In my practice and even in my personal life, I see the Myth of Perfection grip far too many women. When we’re obsessed with avoiding mistakes, we miss out on the most important learning and growth of our lives. After millennia under the patriarchy, it’s the myth with the deepest, gnarliest, thirstiest roots. Think about it. If you want to control people, make them walk on a tightrope, flatten them into a product, shrink them into a box, lather masks onto their faces, and tell them they can’t move. Make them feel they aren’t worthy as they are. The Myth of Perfection prevents us from taking action on our ideas, lowers our creative confidence, and makes us feel as if we’re not enough, which in turn drives us to compensate by striving and proving, often in a completely misaligned direction and to the point of utter exhaustion. The opposite of perfection is vulnerability and intimacy — when we allow ourselves to be seen as we are. The only way to deal with the Myth of Perfection is by embracing mistakes while also standing by our own side unconditionally, regardless of performance or production. Overcoming the Myth of Perfection is about rehumanizing ourselves as women and retrieving our innermost authenticity. Could there be more important work for us to do?
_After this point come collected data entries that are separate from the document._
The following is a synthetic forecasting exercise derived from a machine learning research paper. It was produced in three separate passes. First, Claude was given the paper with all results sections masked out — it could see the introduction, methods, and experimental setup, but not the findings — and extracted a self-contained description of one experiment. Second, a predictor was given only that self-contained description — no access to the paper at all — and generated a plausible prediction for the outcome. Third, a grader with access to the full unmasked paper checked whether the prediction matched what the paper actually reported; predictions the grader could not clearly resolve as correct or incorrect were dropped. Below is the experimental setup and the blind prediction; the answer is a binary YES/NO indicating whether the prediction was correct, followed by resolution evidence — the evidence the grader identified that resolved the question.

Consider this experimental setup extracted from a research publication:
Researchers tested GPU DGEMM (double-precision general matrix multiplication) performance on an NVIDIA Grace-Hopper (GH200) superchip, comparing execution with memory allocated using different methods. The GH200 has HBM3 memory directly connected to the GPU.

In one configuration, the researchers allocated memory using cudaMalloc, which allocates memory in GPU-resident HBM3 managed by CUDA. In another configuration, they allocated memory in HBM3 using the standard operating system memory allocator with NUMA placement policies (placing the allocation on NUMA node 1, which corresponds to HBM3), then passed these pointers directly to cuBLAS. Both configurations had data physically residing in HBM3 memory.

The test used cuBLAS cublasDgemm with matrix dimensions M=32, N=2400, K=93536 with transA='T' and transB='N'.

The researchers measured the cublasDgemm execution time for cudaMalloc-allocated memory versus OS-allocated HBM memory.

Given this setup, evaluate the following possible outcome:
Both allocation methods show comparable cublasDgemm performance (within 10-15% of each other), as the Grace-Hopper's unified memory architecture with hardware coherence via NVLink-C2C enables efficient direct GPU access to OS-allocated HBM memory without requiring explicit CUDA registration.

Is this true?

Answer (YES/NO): NO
Under the Myth of Perfection, we internalize the expectation to be “super,” ignore the realities of role conflict, and bloat our calendars. Let’s actively counteract this tendency by lightening the weigh ton our shoulder and all the demands of our to do list.
Not only do we need to wipe things off our plates, we also need to stop piling them on. In our desire to do more and measure up to others, we make food towers on our plates like we’re at a free buffet. You know that saying “Your eyes are bigger than your stomach”? Well, sometimes your eyes are bigger than the 24-hour day.
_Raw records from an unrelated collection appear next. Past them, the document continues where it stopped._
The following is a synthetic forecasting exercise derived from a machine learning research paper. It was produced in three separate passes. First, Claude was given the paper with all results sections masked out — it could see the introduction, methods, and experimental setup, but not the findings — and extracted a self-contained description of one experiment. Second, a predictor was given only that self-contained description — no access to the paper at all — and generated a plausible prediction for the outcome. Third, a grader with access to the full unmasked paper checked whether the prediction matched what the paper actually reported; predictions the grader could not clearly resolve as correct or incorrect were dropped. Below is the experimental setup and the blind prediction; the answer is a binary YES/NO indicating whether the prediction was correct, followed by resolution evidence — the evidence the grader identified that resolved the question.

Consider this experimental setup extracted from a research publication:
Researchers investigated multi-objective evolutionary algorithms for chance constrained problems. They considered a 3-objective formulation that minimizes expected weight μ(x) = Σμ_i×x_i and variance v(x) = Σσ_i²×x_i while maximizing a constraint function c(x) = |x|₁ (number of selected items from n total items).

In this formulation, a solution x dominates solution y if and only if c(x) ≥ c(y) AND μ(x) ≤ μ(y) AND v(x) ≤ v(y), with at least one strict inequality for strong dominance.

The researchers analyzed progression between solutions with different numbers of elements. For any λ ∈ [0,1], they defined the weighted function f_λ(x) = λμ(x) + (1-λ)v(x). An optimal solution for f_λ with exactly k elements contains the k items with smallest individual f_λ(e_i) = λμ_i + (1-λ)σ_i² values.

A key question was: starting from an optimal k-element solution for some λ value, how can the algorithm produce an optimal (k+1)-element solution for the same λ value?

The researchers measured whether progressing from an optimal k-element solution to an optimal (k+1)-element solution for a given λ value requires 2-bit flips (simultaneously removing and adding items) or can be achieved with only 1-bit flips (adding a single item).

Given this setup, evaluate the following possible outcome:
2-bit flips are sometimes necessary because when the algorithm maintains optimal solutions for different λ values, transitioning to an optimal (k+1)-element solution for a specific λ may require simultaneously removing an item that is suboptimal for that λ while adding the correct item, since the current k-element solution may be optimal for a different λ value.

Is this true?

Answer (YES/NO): NO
If you have a lot of interests and ideas, ask yourself whether they’re coming from a grounded place or a place of reacting to how other people are kicking ass and how you feel like you’re not doing enough. If you can’t help the barrage of ideas and plans you want to make, the key is to sequence instead of doing everything at once. Allow for space between plans and projects. Being scattered is the result of not feeling grounded (and not giving yourself enough self-care and rest), which only makes you feel more overwhelmed. Keep it simple and small. Start with one thing. Then do the next.
Another thing I like to use is the “idea folder.” Instead of committing to and acting on an idea, give it a few days, if not a few weeks. I write out my ideas and place them in a folder labeled “Ideas.” If I forget about the idea after a while, it wasn’t that sustainable to begin with. If I’m still thinking about the idea weeks later, then there might be something interesting worth pursuing.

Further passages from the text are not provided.